Seeing as I was somewhat dismissive about Ride’s version of “How Does It Feel To Feel” yesterday, it seemed only fair to share what I remain convinced was their one shining moment of greatness: The loud, sloppy, grinding “Black Nite Crash,” released after the band had split and pretty much ignored by most of the world. It’s never going to win any awards for originality or poise, but there’s something enjoyably grimy about this song, the way it sounds as if everyone involved was pissing off as they recorded it and just put their heads down until it was done. For once in their entire career, even though they still sound out of it, at least this was out of it on the right drugs for rock and roll noise.

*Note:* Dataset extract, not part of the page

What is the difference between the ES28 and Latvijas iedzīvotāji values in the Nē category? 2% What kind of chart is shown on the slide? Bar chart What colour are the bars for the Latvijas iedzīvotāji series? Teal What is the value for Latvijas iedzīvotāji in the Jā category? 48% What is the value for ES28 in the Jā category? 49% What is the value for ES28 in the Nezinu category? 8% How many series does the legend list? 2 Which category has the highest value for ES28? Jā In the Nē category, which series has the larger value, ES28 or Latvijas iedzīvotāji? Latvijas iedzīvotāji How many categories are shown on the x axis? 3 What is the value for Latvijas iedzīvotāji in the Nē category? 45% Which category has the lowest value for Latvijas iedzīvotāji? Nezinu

366 Songs 265: How Does It Feel To Feel

One of the classic ’60s garage songs, there’s something so magnificently sludgy about “How Does It Feel,” in either of its versions (There are two, the UK and US mixes; I’m not entirely sure how that happened, nor why the US mix is the more feedback-laden and psych-rocky of the two). Of the two, I by far prefer the UK version – the one above – which is more tuneful, for me at least; there’s a strange focus on monotone in the American version that I can’t quite get my head around, even though I love the feedback and distortion on the lead guitar.

Lyric-wise, this is a mess of a song, the kind of sloppy psychedelia that people make fun of, but to complain about the words feels like missing the point. As the title suggests, this is a song that you feel; it’s the entire thing that you have to experience in one, and then make decisions based on that – the sludge, the simple “Woah, man, like the world” of the lyrics, the thuggish harmonies. It’s a song that literally asks you to not separate it into component parts, but let the whole just wash over you.

(Worth remembering: 1990s shoegazing band Ride did a cover of this, and managed to make the whole thing sound depressingly bland:

It’s so close, and yet so far…)

366 Songs 264: Good Intentions Paving Company

The title took me some time to get, I shamefully admit.

Perhaps I was confused by the sprawling epicness of the song, which spirals all over the place both aurally and emotionally, which is one of the things I kind of love about it. When I first heard the song, I was put off by Joanna Newsom’s nasal vocals, which sounded to me like someone doing a weird, cruel impression of Joni Mitchell, but was compelled by the song nonetheless; even if I didn’t like the vocals, I liked everything else, I thought. And yet, the more I listened to the song – I found myself playing it over and over again – the more the vocals grew on me, and the more I realized that I just liked everything about it. This sounds like something very much out of time, and yet timeless, something that should’ve been released decades earlier when its shapechanging and sense of humor would’ve been more in tune with the times but influential and adored ever since. And then I kept on listening.

I’m Back On Top And I’m Missing You, Baby Baby Where’d You Go?

Just the other day, I was thinking to myself, I haven’t had a popular article on Time’s Entertainment Blog for awhile. Have I lost “it”? and then, today, I look and see this:

So, here’s the funny thing: The #1 story? That’s mine. The #10 story? That’s a story from a year ago that I linked to in my story that apparently resonated with people. Look at me, resurrecting traffic for long-forgotten material! I feel inordinately smug about that.